» **Supplied text**
+ + + +
Public-private partnerships (PPPs) have existed since the time of Roman Empire [1] . They are now growing with rapid rate in many public projects, including large-scale ones. Their popularity makes them become one of governing models for delivery of public goods and services. In many countries, especially developing ones, governments have PPPs to develop variety range of public goods and services such as utility networks, transportation, tourism, low cost housing, health, education, emergency response, etc. It is said that PPPs, unlike conventional contractual relationship, require integrated responsibilities, in which both government and private partner have their own resources to the share and own objectives to follow. In other words, the success of PPPs depends on the corporation of both sides, instead of having one partner play a role of a "smart buyer" [2] . There are many reasons for the creation of PPPs, which stem from gaining benefits for both sides, in terms of ideology and pragmatism. Ideologically, private sector is supposed to be better than public sectors in manufacturing and delivering goods and services. Pragmatically, public sector could get access to resources of private sector such as expertise, capital, technique, management, etc. (Savas, 2000) [3] while private bodies have chances to get stable long-term with governments. PPPs exist in many forms such as contracts, joint ventures, delegation, voluntary, etc. It is necessary for public managers to understand what their organization can offer, as well as what they could gain in return, and the same for private partners, from proposed PPPs, in order to remain a success for PPPs.
+ + + +
» **Information shown**

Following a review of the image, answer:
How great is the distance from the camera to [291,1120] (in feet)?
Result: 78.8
+ + + +
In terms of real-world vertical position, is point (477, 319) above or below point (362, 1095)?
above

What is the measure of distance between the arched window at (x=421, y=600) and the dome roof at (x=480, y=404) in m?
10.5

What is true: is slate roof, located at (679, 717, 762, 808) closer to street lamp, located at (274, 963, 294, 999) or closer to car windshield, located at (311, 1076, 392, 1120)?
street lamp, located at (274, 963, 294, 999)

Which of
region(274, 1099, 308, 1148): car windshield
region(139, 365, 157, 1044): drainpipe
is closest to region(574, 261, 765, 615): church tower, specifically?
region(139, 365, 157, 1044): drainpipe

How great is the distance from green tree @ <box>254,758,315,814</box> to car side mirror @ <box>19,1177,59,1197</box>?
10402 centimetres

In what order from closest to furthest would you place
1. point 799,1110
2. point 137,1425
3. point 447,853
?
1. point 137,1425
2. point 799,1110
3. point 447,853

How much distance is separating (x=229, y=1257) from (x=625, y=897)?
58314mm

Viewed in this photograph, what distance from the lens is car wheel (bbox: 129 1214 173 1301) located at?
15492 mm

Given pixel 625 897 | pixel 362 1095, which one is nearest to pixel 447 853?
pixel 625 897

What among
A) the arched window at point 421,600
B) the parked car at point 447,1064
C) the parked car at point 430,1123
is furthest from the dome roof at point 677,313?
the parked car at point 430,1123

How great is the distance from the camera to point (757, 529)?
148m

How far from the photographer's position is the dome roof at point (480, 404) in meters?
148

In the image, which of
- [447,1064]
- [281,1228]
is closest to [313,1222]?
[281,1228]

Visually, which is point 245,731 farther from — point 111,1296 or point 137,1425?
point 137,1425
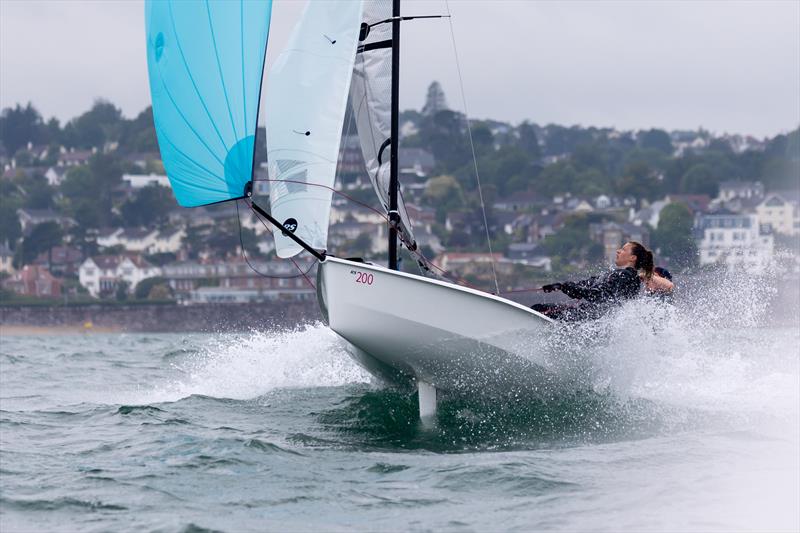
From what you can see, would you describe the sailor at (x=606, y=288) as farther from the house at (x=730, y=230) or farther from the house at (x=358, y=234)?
+ + + +
» **Directive**
List every form of public-private partnership that the passage on public-private partnerships names.

» **Exercise response**
contracts, joint ventures, delegation, voluntary